The Ledger
- Front page of the June 16, 2015, issue
- Type: Daily newspaper
- Format: Broadsheet
- Owner: USA Today Co.
- Editor: Leon Tucker
- Founded: August 22, 1924
- Headquarters: Lakeland, Florida
- Circulation: 16,835
- ISSN: 0163-0288
- OCLC number: 187953892
- Website: theledger.com

= The Ledger =

American newspaper in Florida, founded 1924

The Ledger is a daily newspaper serving Lakeland, Florida, and the Polk County area.

== History ==
The paper was founded on August 22, 1924, as the Lakeland Evening Ledger. In 1927, it bought its main competitor, the morning Lakeland Star-Telegram. By 1930, it was obvious that Lakeland could not support two papers, so Ledger Publishing Company merged the two papers into a single morning paper, the Lakeland Ledger and Star-Telegram.
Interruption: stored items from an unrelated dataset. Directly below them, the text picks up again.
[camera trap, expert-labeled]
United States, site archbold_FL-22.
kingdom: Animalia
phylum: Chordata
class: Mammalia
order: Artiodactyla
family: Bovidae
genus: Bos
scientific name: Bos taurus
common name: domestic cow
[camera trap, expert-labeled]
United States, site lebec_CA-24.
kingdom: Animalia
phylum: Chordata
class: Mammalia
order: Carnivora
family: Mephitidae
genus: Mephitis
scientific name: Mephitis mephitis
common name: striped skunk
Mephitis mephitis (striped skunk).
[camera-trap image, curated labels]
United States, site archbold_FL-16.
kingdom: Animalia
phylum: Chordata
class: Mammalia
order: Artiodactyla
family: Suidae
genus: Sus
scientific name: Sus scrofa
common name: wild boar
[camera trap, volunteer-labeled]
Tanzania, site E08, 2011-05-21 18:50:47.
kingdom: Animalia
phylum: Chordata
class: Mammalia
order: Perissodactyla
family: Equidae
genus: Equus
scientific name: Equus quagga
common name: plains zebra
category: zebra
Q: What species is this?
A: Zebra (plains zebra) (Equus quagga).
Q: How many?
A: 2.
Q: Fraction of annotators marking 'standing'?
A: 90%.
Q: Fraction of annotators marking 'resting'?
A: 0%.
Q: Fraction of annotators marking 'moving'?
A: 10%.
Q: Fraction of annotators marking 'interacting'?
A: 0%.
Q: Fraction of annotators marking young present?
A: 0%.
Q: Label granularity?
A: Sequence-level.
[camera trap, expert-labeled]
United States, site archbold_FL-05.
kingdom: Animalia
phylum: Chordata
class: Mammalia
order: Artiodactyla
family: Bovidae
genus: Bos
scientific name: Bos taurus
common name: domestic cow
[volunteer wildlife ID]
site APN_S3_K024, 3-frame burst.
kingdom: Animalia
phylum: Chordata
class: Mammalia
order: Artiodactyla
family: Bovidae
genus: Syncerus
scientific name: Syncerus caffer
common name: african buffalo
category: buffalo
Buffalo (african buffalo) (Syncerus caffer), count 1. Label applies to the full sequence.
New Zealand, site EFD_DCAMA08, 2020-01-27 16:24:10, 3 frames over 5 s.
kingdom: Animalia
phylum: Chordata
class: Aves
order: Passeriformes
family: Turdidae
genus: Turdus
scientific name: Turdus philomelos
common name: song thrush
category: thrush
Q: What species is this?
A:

In 1941, Star-Telegram was dropped from the masthead, and in 1967 the name was shortened to simply The Ledger.

The New York Times Company bought The Ledger in 1970 and owned it until 2012, when it sold its entire regional newspaper group to Halifax Media. In 2015, Halifax was acquired by New Media Investment Group.

Jerome Ferson became publisher of the newspaper on July 30, 2007. Kevin Drake became publisher of the newspaper on January 21, 2014. In October 2016, Drake left The Ledger to return to his hometown of Spartanburg, South Carolina, to work as a group publisher for GateHouse Media.

Brian Burns, former publisher of The Tampa Tribune, joined The Ledger as publisher on January 25, 2017. He departed the newspaper July 25, 2019.

Louis M. "Skip" Perez has been The Ledger's longest-serving chief news executive, holding the position of Executive Editor from 1981 to 2011.